• _Requirement_
Using the data below, return all lines in which "charset" appears.

☆ ☆ ☆ ☆ ☆

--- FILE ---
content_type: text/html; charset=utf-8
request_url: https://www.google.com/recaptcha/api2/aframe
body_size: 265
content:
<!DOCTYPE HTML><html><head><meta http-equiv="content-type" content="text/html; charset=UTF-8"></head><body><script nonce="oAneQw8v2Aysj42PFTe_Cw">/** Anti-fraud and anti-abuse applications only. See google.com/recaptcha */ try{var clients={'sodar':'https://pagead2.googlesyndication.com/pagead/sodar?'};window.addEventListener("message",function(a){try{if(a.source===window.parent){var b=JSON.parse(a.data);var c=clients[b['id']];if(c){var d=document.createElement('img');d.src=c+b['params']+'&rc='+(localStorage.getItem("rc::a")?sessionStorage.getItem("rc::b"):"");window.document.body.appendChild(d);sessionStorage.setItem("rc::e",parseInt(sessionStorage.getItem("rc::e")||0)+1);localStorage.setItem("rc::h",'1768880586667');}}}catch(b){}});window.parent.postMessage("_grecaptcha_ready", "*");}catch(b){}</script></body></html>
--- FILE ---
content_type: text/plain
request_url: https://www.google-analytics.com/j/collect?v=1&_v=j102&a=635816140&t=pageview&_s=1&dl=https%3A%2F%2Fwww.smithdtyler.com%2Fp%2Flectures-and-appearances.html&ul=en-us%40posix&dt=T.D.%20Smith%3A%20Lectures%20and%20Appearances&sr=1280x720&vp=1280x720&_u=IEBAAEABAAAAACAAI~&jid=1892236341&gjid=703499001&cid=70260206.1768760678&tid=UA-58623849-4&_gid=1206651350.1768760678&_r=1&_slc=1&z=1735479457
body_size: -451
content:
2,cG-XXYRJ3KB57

☆ ☆ ☆ ☆ ☆

• _Solution to this problem_
content_type: text/html; charset=utf-8
<!DOCTYPE HTML><html><head><meta http-equiv="content-type" content="text/html; charset=UTF-8"></head><body><script nonce="oAneQw8v2Aysj42PFTe_Cw">/** Anti-fraud and anti-abuse applications only. See google.com/recaptcha */ try{var clients={'sodar':'https://pagead2.googlesyndication.com/pagead/sodar?'};window.addEventListener("message",function(a){try{if(a.source===window.parent){var b=JSON.parse(a.data);var c=clients[b['id']];if(c){var d=document.createElement('img');d.src=c+b['params']+'&rc='+(localStorage.getItem("rc::a")?sessionStorage.getItem("rc::b"):"");window.document.body.appendChild(d);sessionStorage.setItem("rc::e",parseInt(sessionStorage.getItem("rc::e")||0)+1);localStorage.setItem("rc::h",'1768880586667');}}}catch(b){}});window.parent.postMessage("_grecaptcha_ready", "*");}catch(b){}</script></body></html>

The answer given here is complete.